> **What is needed**
For this exercise, transcribe all of the records exactly as given.
=== Section Start ===
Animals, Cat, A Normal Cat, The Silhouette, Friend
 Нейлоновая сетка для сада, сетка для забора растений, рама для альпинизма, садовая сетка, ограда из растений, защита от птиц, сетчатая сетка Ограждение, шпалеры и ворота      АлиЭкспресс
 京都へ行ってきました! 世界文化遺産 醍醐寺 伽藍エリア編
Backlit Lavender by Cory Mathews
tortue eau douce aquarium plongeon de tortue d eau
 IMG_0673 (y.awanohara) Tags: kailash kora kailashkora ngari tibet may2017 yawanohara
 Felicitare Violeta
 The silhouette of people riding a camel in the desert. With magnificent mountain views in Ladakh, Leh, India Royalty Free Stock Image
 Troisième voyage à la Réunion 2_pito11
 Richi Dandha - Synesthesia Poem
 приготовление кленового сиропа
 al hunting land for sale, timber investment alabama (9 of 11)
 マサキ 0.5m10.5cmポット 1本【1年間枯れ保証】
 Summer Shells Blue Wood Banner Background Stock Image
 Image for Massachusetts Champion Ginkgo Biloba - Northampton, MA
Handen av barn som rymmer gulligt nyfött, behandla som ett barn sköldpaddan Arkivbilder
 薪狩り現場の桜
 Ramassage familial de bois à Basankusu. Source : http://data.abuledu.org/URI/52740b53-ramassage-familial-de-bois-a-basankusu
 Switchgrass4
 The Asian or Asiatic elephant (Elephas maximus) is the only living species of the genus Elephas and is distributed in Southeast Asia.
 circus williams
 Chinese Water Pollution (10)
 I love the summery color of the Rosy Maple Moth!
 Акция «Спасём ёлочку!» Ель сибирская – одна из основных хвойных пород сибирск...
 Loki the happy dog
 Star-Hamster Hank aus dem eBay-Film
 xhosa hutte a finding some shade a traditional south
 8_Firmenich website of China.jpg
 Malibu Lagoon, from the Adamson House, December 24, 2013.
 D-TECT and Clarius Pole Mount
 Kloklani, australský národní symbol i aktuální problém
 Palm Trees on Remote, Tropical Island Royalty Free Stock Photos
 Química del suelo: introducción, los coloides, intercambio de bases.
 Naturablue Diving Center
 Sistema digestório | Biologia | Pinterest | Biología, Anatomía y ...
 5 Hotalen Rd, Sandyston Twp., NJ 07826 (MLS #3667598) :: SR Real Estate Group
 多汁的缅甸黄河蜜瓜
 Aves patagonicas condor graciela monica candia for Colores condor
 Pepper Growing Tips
=== Section End ===
> **Task output**
Animals, Cat, A Normal Cat, The Silhouette, Friend
 Нейлоновая сетка для сада, сетка для забора растений, рама для альпинизма, садовая сетка, ограда из растений, защита от птиц, сетчатая сетка Ограждение, шпалеры и ворота      АлиЭкспресс
 京都へ行ってきました! 世界文化遺産 醍醐寺 伽藍エリア編
Backlit Lavender by Cory Mathews
tortue eau douce aquarium plongeon de tortue d eau
 IMG_0673 (y.awanohara) Tags: kailash kora kailashkora ngari tibet may2017 yawanohara
 Felicitare Violeta
 The silhouette of people riding a camel in the desert. With magnificent mountain views in Ladakh, Leh, India Royalty Free Stock Image
 Troisième voyage à la Réunion 2_pito11
 Richi Dandha - Synesthesia Poem
 приготовление кленового сиропа
 al hunting land for sale, timber investment alabama (9 of 11)
 マサキ 0.5m10.5cmポット 1本【1年間枯れ保証】
 Summer Shells Blue Wood Banner Background Stock Image
 Image for Massachusetts Champion Ginkgo Biloba - Northampton, MA
Handen av barn som rymmer gulligt nyfött, behandla som ett barn sköldpaddan Arkivbilder
 薪狩り現場の桜
 Ramassage familial de bois à Basankusu. Source : http://data.abuledu.org/URI/52740b53-ramassage-familial-de-bois-a-basankusu
 Switchgrass4
 The Asian or Asiatic elephant (Elephas maximus) is the only living species of the genus Elephas and is distributed in Southeast Asia.
 circus williams
 Chinese Water Pollution (10)
 I love the summery color of the Rosy Maple Moth!
 Акция «Спасём ёлочку!» Ель сибирская – одна из основных хвойных пород сибирск...
 Loki the happy dog
 Star-Hamster Hank aus dem eBay-Film
 xhosa hutte a finding some shade a traditional south
 8_Firmenich website of China.jpg
 Malibu Lagoon, from the Adamson House, December 24, 2013.
 D-TECT and Clarius Pole Mount
 Kloklani, australský národní symbol i aktuální problém
 Palm Trees on Remote, Tropical Island Royalty Free Stock Photos
 Química del suelo: introducción, los coloides, intercambio de bases.
 Naturablue Diving Center
 Sistema digestório | Biologia | Pinterest | Biología, Anatomía y ...
 5 Hotalen Rd, Sandyston Twp., NJ 07826 (MLS #3667598) :: SR Real Estate Group
 多汁的缅甸黄河蜜瓜
 Aves patagonicas condor graciela monica candia for Colores condor
 Pepper Growing Tips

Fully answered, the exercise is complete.